● CONSIGNES DE TRAVAIL
a – Réécrivez le texte sur le permis à points, de « Les présentateurs du JT annoncent » jusqu'à « points d’un coup... », en substituant « baby-sitter » à « nounou ».
b – Selon le texte sur le permis à points, combien de points retire le fait de prendre son iPhone en main au volant ?
c – En vous appuyant sur le texte sur le permis à points, expliquez pourquoi la perte du permis y est jugée si lourde de conséquences.

● TEXTE FOURNI
"""

Les présentateurs du JT annoncent ça avec une mine réjouie. La seule chose qui les choque, c’est que - d’après la Cour des comptes - cet argent va en grande partie au remboursement de la dette au lieu d’aller à l’amélioration des conditions de sécurité. 

Alors nous, ce qui nous choque, c’est que pour être allés à 96 au lieu de 90, et demain à 87 au lieu de 80, on nous enlève un point. Et que la vitesse à laquelle on perd les maigres douze points de notre permis est vertigineuse. Surtout si, inquiète, on a répondu une fois en voiture à un appel urgent de la nounou alors que bébé avait 40 de fièvre. « Prendre dans la main son iPhone » vous enlève trois points d’un coup...

Or, sans permis, vous ne pourrez plus rouler. C’est-à-dire vous déplacer, travailler, aller chez le médecin, faire vos courses... Vivre, enfin. 

Alors, cet argent, Messieurs les présentateurs du JT, nous, on préfère encore qu’il serve à rembourser la dette plutôt qu’à acheter de nouveaux radars.

"""

● DONNÉES FOURNIES
"""

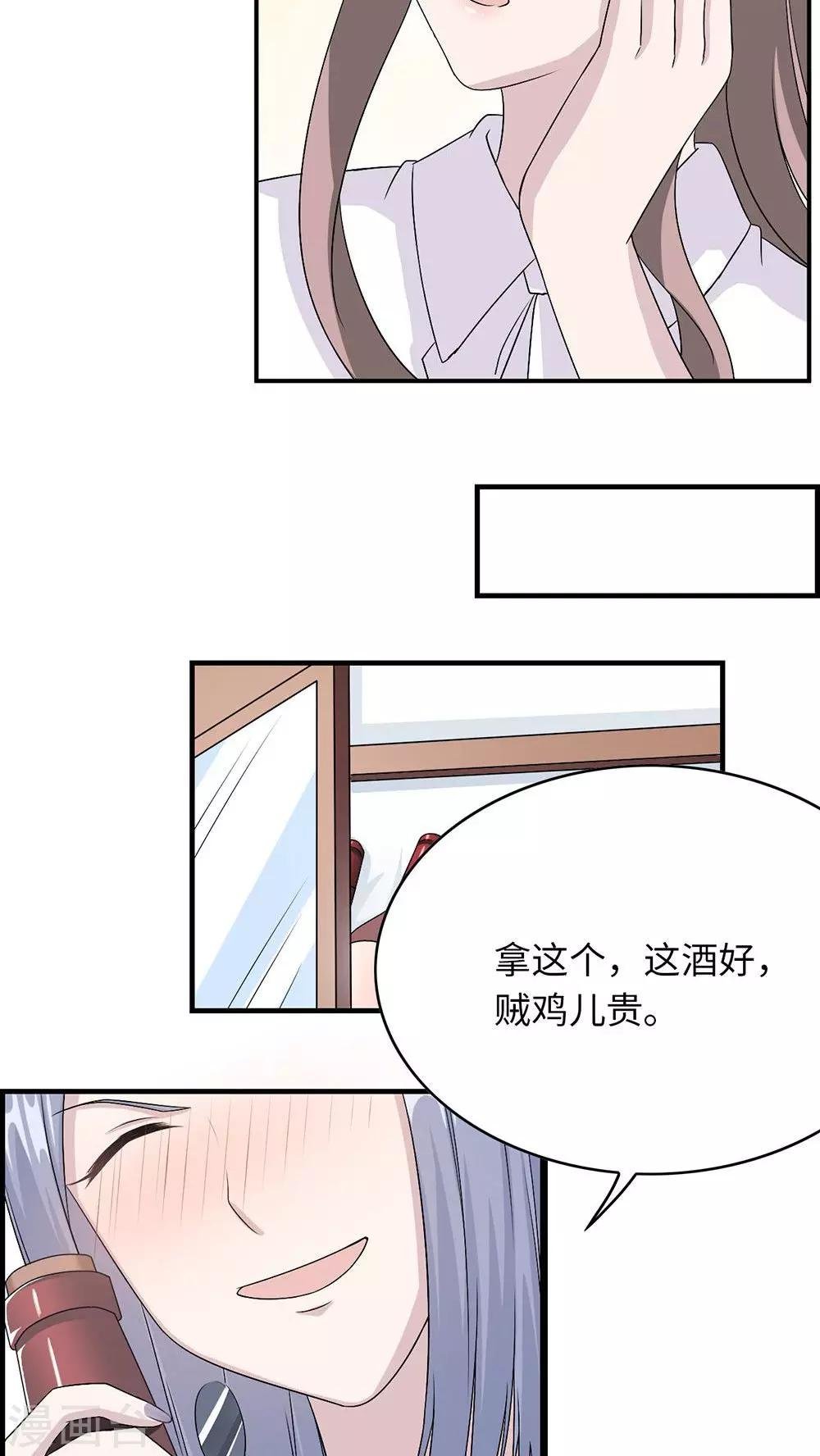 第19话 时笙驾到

"""
"""

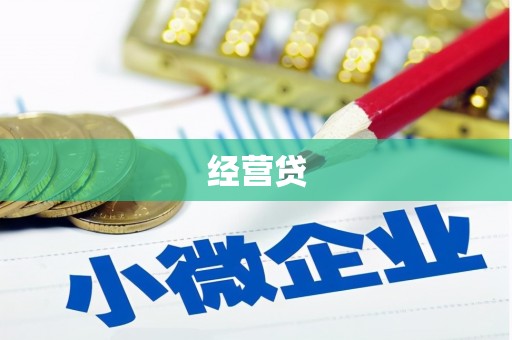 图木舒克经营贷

"""

● RÉPONSES PAR CONSIGNE
a –
Les présentateurs du JT annoncent ça avec une mine réjouie. La seule chose qui les choque, c’est que - d’après la Cour des comptes - cet argent va en grande partie au remboursement de la dette au lieu d’aller à l’amélioration des conditions de sécurité. 

Alors nous, ce qui nous choque, c’est que pour être allés à 96 au lieu de 90, et demain à 87 au lieu de 80, on nous enlève un point. Et que la vitesse à laquelle on perd les maigres douze points de notre permis est vertigineuse. Surtout si, inquiète, on a répondu une fois en voiture à un appel urgent de la baby-sitter alors que bébé avait 40 de fièvre. « Prendre dans la main son iPhone » vous enlève trois points d’un coup...

b – Trois points d'un coup.

c – Sans permis, on ne peut plus rouler, c'est-à-dire se déplacer, travailler, aller chez le médecin ou faire ses courses. Le texte en conclut que c'est le fait même de vivre qui est atteint.